Genesis 4:1–2

’Adam now “knows” Eve*. The previous nude/naked distinction is clarified as a stage prior to sexual intercourse. This is where physical multiplication begins.

This concept of knowing has clear connections to a legitimate, paid-for, transaction—as distinguished from consensual happenstance or rape. This sets us on a continuing trail of distinguishing legitimate and non-legitimate (clean and unclean) sexuality. Such clarifications can assist individuals and their cultural context in finding a more whole and even holy experience of sexuality as a blessing beyond a gift. At the same time it can bedevil individuals and societies with false dichotomies and choices such as accepting one sexual orientation as legitimate and clean, excelling all others. It can also confuse categories of sex and love which can mix as chaotically as any other attempt at unifying that which cannot ultimately be joined together.

So it is two become both two, “’Adam and Eve*,” and one, “Cain.” And three become four with the multiplication continuing with “Abel.”

Remembering that Eve* was rib-constructed rather than clay-shaped, the naming of Cain continues the constructed imagery with Eve*’s announcement of having “made” a next maker (“smith”) who will make even more.
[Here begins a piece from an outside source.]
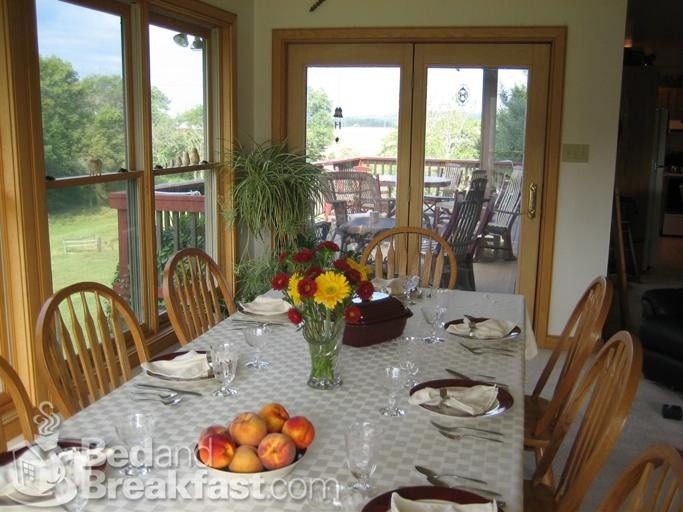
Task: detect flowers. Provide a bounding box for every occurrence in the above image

Eve* claims she is partnering with G*D in making more, multiplying. We may even remember a distinction between name sources and the questionable value of etymology.

There is no such drawn out naming for a second child and this would be a good place to review your notes on family systems and where birth rank enters the conversation. Inquiring minds still want to know and so scholars have noted the similarity of Abel to another Hebrew word meaning “vapor” or “puff of air”—here today, gone tomorrow. This works as foreshadowing a short life but doesn’t address the connection with sheep (as distinct from Cain’s following the way of a tiller-of-the-soil and the valuing of connections with g()d—both intrinsic and extrinsic.